Task statement:
Where a picture appears, omit it; repeat everything else in the records exactly.

Materials provided:
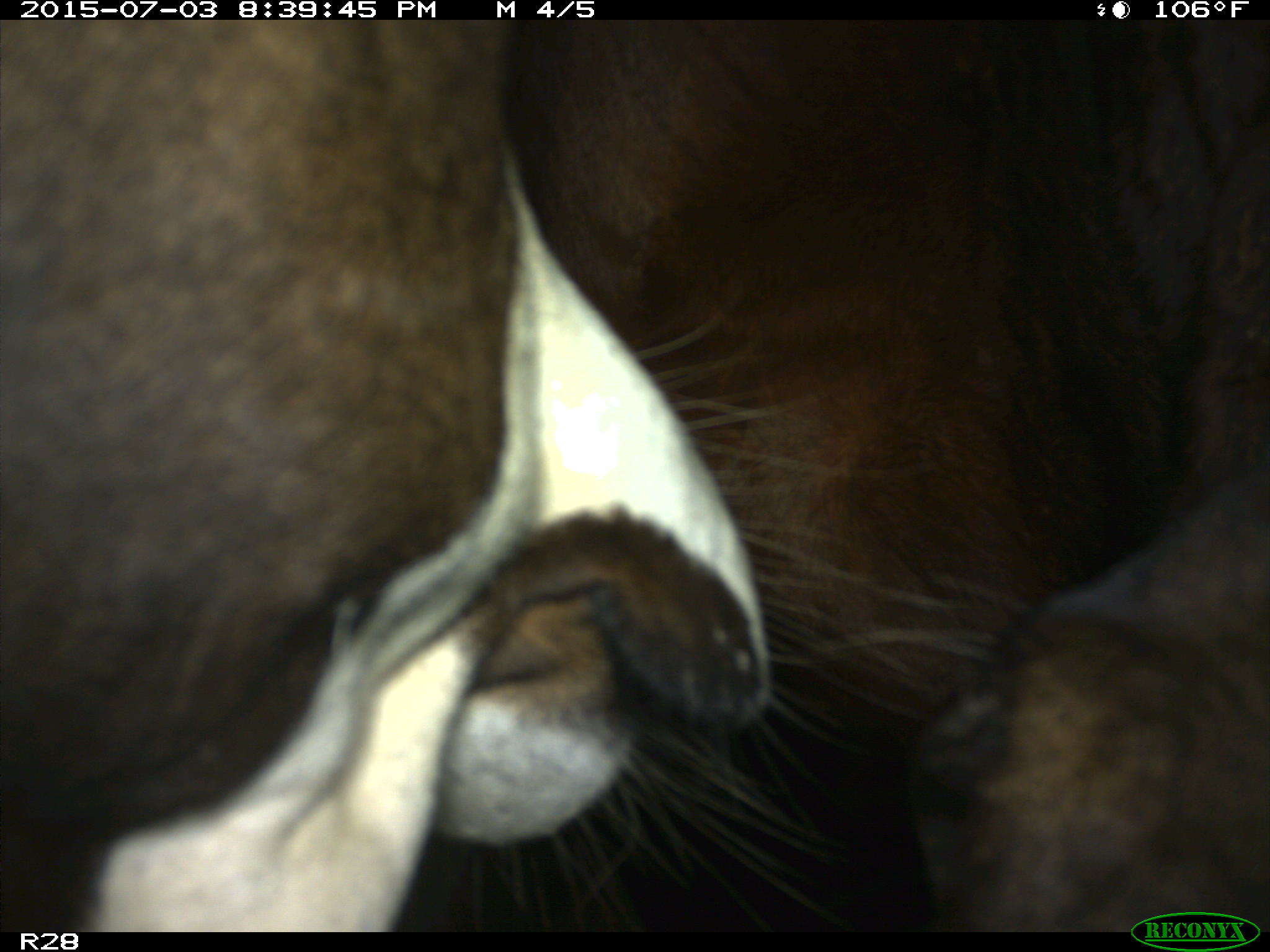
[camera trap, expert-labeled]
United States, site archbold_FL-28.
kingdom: Animalia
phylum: Chordata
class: Mammalia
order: Artiodactyla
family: Bovidae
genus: Bos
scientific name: Bos taurus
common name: domestic cow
Bos taurus (domestic cow).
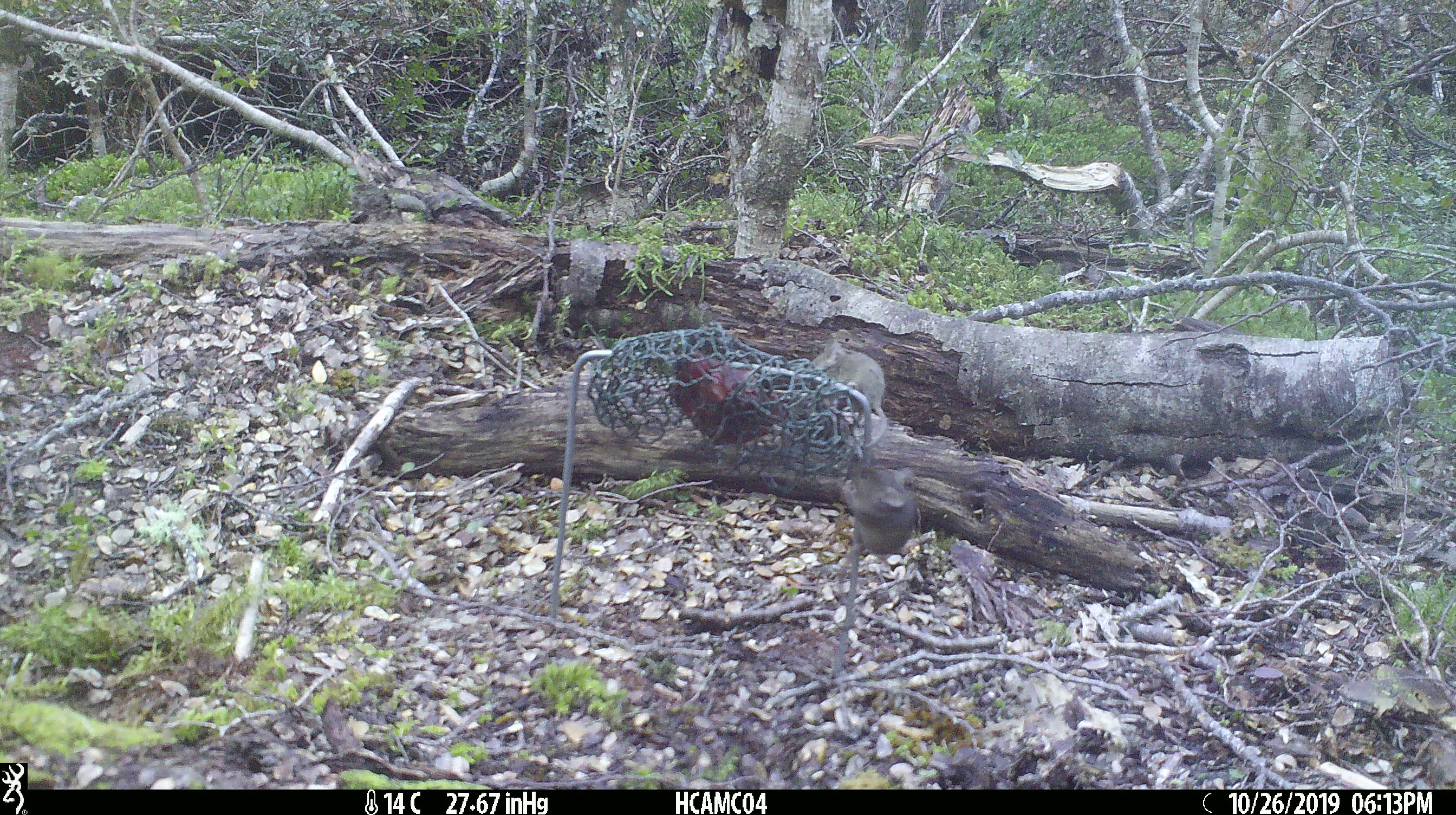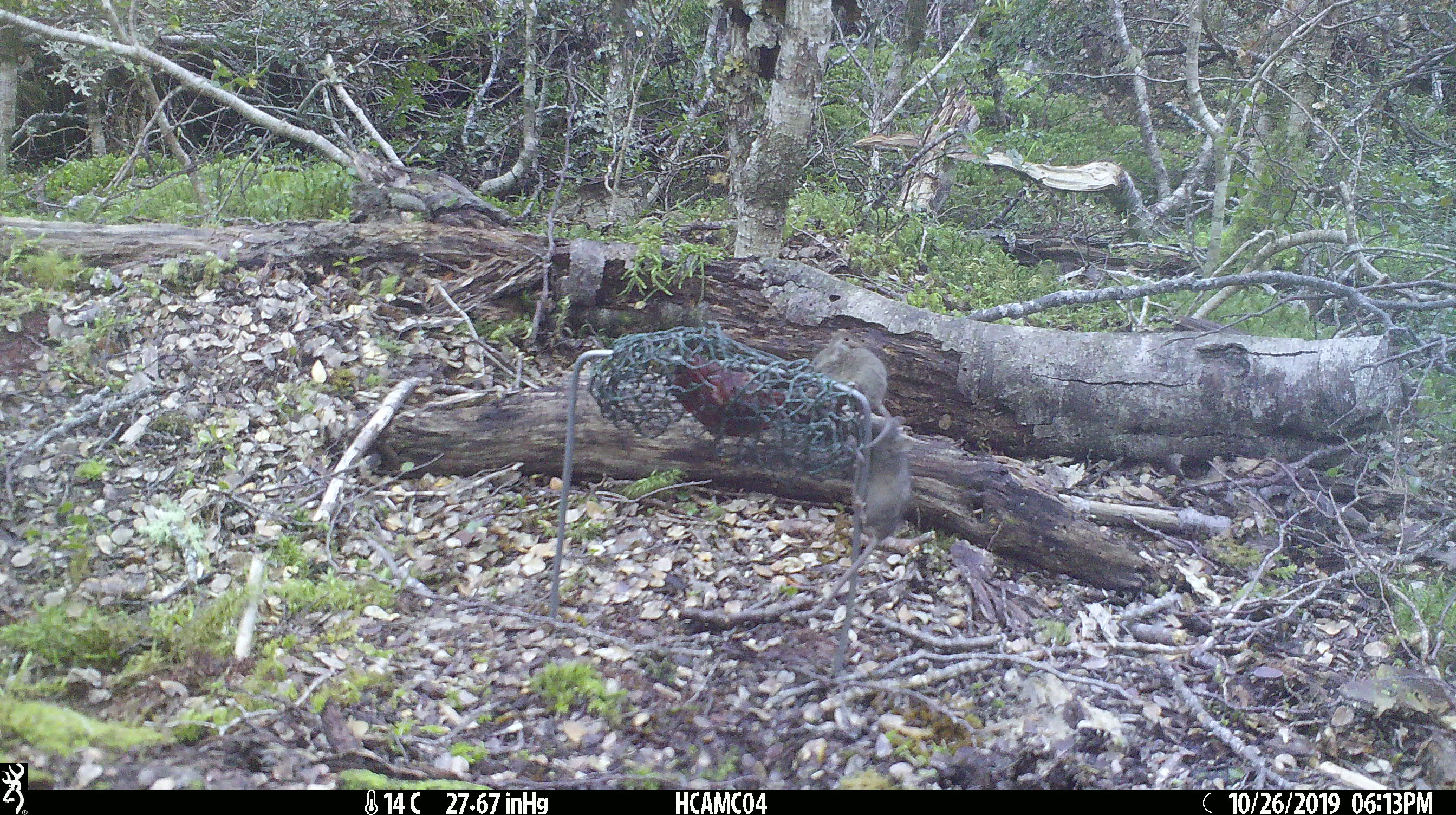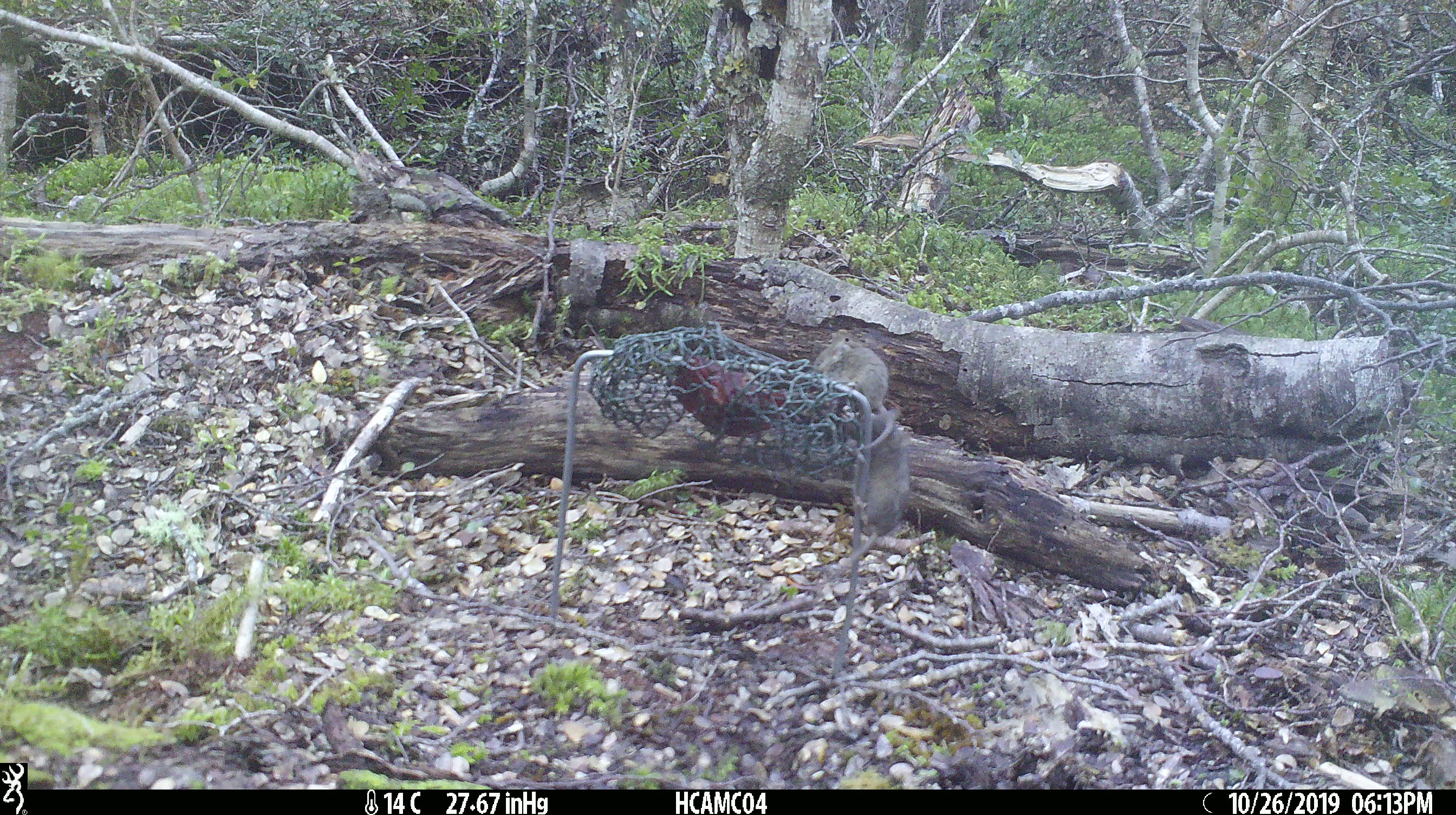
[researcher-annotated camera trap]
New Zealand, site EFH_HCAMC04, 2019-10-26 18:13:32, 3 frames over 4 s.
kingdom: Animalia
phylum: Chordata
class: Mammalia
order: Rodentia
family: Muridae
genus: Mus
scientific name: Mus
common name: mouse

Written answer:
[camera trap, expert-labeled]
United States, site archbold_FL-28.
kingdom: Animalia
phylum: Chordata
class: Mammalia
order: Artiodactyla
family: Bovidae
genus: Bos
scientific name: Bos taurus
common name: domestic cow
Bos taurus (domestic cow).
[researcher-annotated camera trap]
New Zealand, site EFH_HCAMC04, 2019-10-26 18:13:32, 3 frames over 4 s.
kingdom: Animalia
phylum: Chordata
class: Mammalia
order: Rodentia
family: Muridae
genus: Mus
scientific name: Mus
common name: mouse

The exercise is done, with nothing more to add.